**Task**
Reproduce the listing below word for word, covering every line of it. Leave the pictures out of your answer.

**Given records**

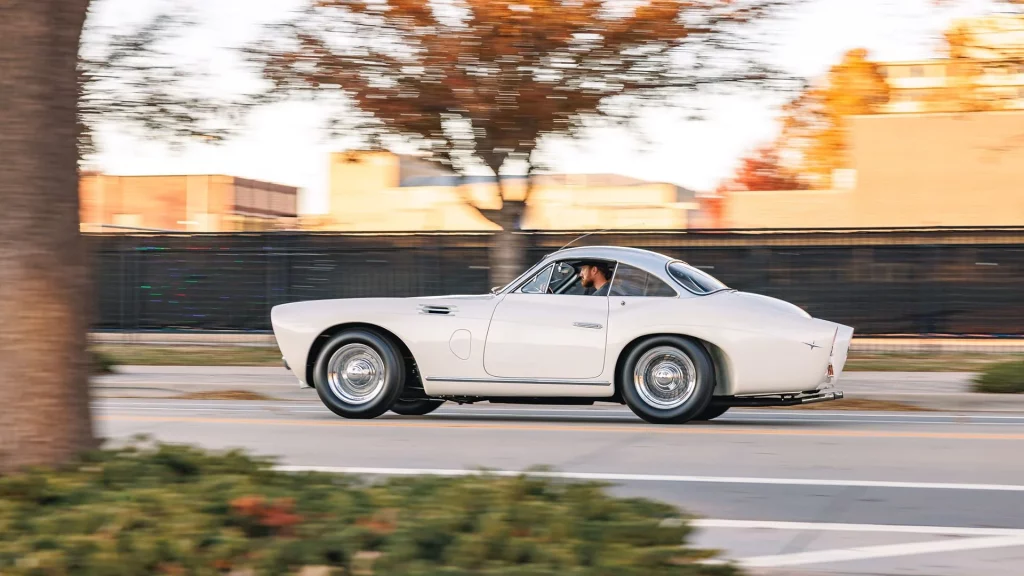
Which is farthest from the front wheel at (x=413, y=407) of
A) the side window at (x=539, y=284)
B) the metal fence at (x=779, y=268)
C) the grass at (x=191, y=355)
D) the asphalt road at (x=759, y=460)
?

**Problem solution**
Which is farthest from the front wheel at (x=413, y=407) of
A) the side window at (x=539, y=284)
B) the metal fence at (x=779, y=268)
C) the grass at (x=191, y=355)
D) the asphalt road at (x=759, y=460)
?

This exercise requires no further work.